TRACE delivers the highest performance compared to CTransPath (absolute AUC gain of +9.1% for k=10) and ResNet50-IN (+9.9% AUC for k=10) (Fig. 2e). The standard deviation for all vision encoders increases with smaller values of k, as expected from random slide selection during training, which can include small lesions and study-specific morphological features that render generalization challenging. However, as we increase k, the standard deviation decreases, and the overall performance increases (absolute AUC gain of +11.3% from k=5 to k=25 with TRACE). TRACE trained with k=1 shot (AUC 64.4%) delivers similar performance as CTransPath with k=10 (AUC 65.6%) and ResNet50-IN (AUC 64.9%), which demonstrates the superior label-efficiency of TRACE compared to other encoders. A similar observation holds for other evaluation metrics such as balanced accuracy and F1 score, where TRACE outperforms CTransPath by 6.4% balanced accuracy and 5.2% F1 score for k=10 (fig. S3.a,b.). When investigating the lesion-wise performance (fig. S3c,d), we observe that TRACE leads to the best performance across all lesions and all metrics. Still, we observe that large differences persist across lesions. For instance, bile duct proliferation, which has a distinct and consistent morphological signature, is the best detected (90.2% AUC with k=25). On the other hand, detecting small lesions such as single-cell necrosis is more challenging. We hypothesize that this issue is particularly prevalent when minor lesions occur alongside more noticeable ones, causing the classifier to concentrate on the more prominent lesion’s characteristics instead.

Morphological retrieval.

In addition to few-shot learning, TRACE can be used for morphological retrieval (the ability to retrieve morphologies similar to an exemplar). To study this capability, we introduce visual prompting, where we use prototypes – a form of visual morphological descriptor representing each distinctive category – to retrieve morphological regions similar to the prompt. Visual prompting is analogous to text prompting, which aims to retrieve the most similar regions corresponding to a textual description. Here, we experiment with two types of visual prompting: single-slide (fig. S4a) and single-patch prompting (fig. S4b). In single-slide prompting, we use an entire slide as a prompt. Once the slide containing the lesion of interest (referred to as the positive slide) is identified, a slide prototype is formed by taking the average patch embedding. In single-patch prompting, we instead identify an image patch (a 256×256 pixels region) representing a canonical exemplar of the lesion of interest from pathologist’s annotations. For both types of prompting, we compute the cosine similarity metrics between the prompt and all patch embeddings in a test slide and average to get the similarity score (fig. S4c). Visual prompting obviates the need to train a complex dedicated architecture by simply relying on similarity metrics in the embedding space between the prompt and test slides. As prototyping requires a single training example (patch or slide), it can be considered a “one-shot” learning strategy. Additional information is provided in the Materials and Methods section Visual prompting.

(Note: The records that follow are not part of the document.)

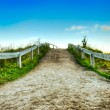 Stock Photo: Dirt road and clear skies HDR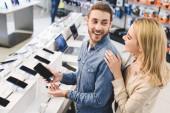 usmívající se přítel drží nový smartphone a mluvit s přítelkyní v obchodě domácí spotřebiče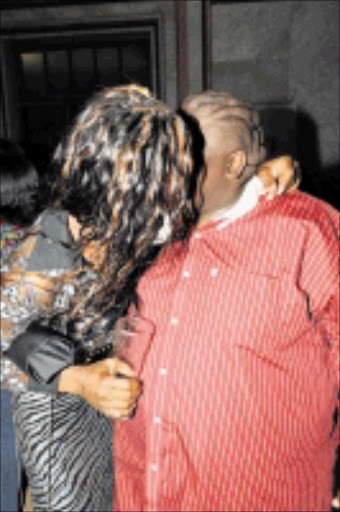 KISSING COUSINS: Gay socialite Iko Mash and gospel and gospel star Nkanyiso Bhengu locked lips.  Cicra 2008. Pic. Unknown.
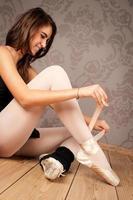 ballerina che lega le sue scarpette da ballo foto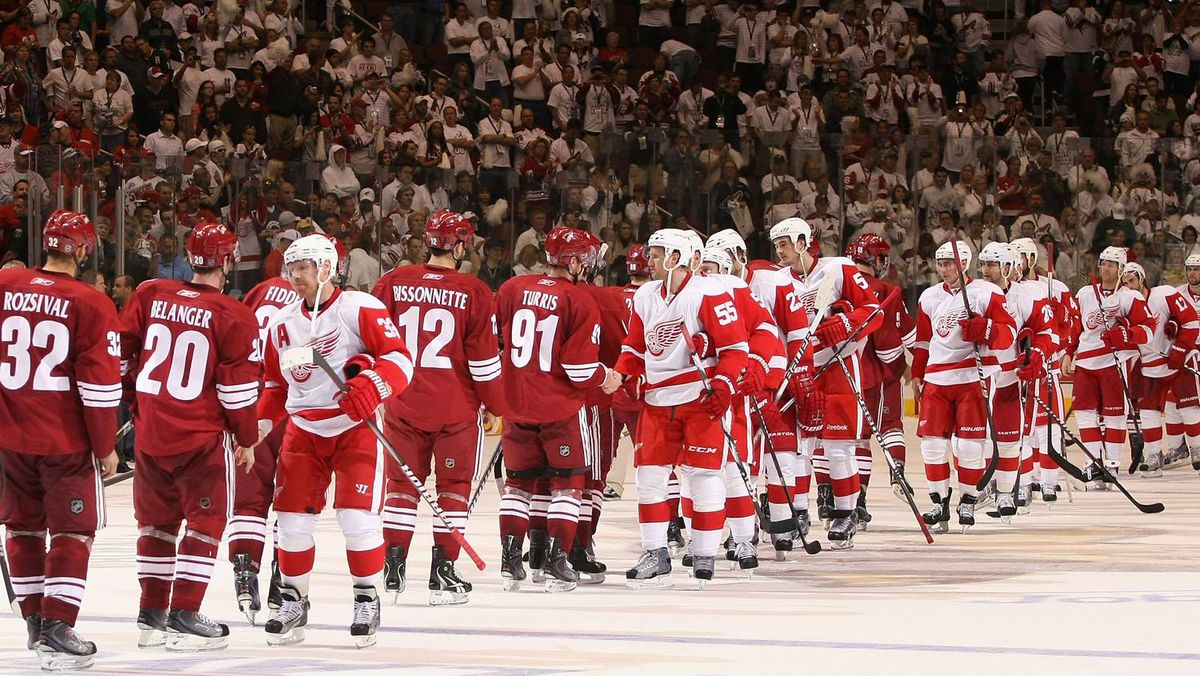 The Detroit Red Wings and Phoenix Coyotes shake hands following Game 4.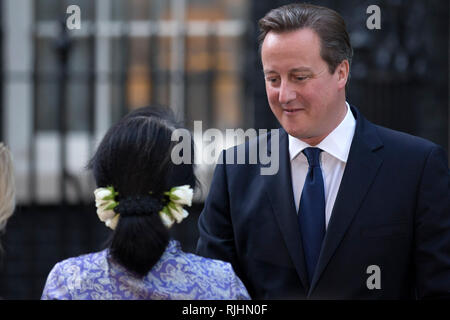 Aung San Suu Kyi meets with Britain's Prime Minister David Cameron on October 23, 2013, at 10 Downing Street in London. Stock Photo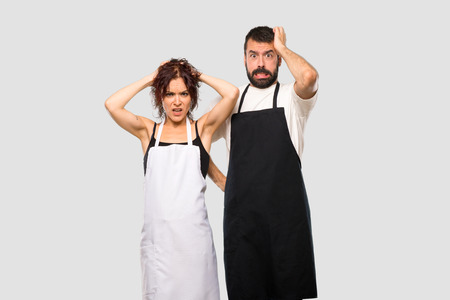 Couple of cooks takes hands on head because has migraine on grey background Imagens - 112446191
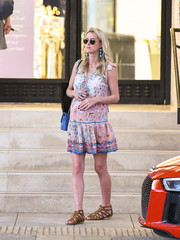 Nicky Hilton stayed comfy in flat gladiator sandals.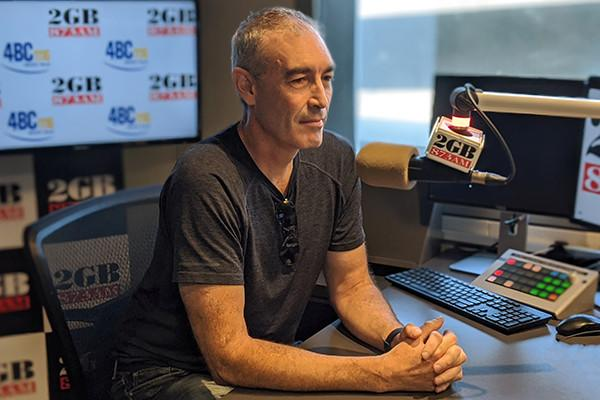 Yellow wiggle greg page giving interview at 2GB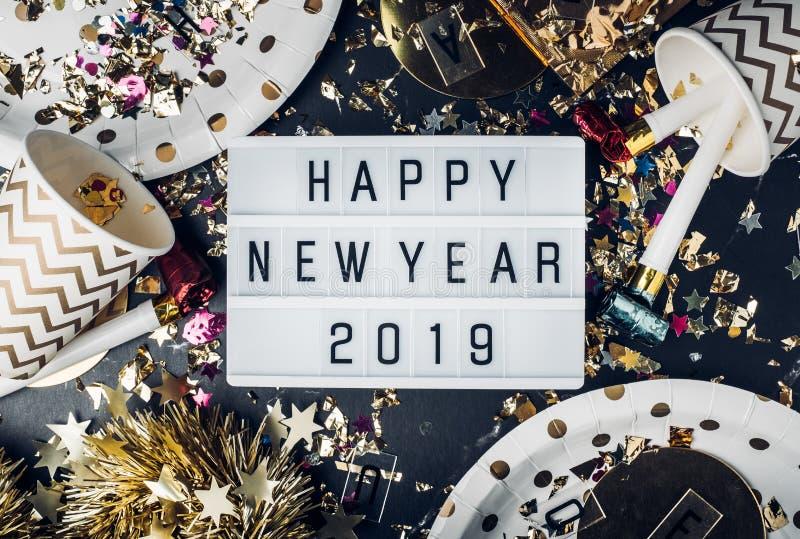 Καλή χρονιά 2019 στο ελαφρύ κιβώτιο με το φλυτζάνι κομμάτων, ανεμιστήρας κομμάτων, κασσίτερος στοκ εικόνα με δικαίωμα ελεύθερης χρήσης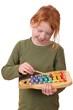 Junges rothaariges Mädchen musiziert auf einem Spielzeugxylophon
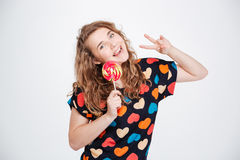 Smiling woman holding lollipop and showing peace sign Royalty Free Stock Photos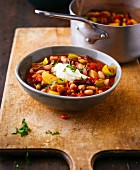 Spicy lentil and bean stew with tomatoes and sour cream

We evaluate single-slide and single-patch prompting for detecting eosinophilic cellular alteration in thioacetamide and basophilic cellular alteration in puromycin aminonucleoside (see Materials and Methods, section Lesion definitions, Fig. 2f,g,h and fig. S4d,e). Specifically, we randomly select a single slide used for prompting from each considered study and evaluate retrieval on the remaining slides. To mitigate sampling bias, we repeat this operation ten times. TRACE delivers high predictive performance, where prompting a single positive slide yields an AUC of 96.3% (n=148 slides) for detecting basophilic changes. TRACE also outperforms CTransPath and ResNet50-IN by a large margin on both studies when evaluated using AUC, balanced accuracy, and F1 score with +7.8% and +19.0% absolute AUC gain in thioacetamide (n=159 slides) compared to CTransPath and ResNet50-IN, respectively. This underscores the promise of using prompts for fast and reliable human-in-the-loop lesion detection. Prompting also enables deriving patch similarity maps, which allow for similarity visualization and lesion quantification. For instance, in eosinophilic cellular alteration detection in thioacetamide, the patch similarity aligns almost perfectly with region annotations (Fig. 2g and fig. S4d).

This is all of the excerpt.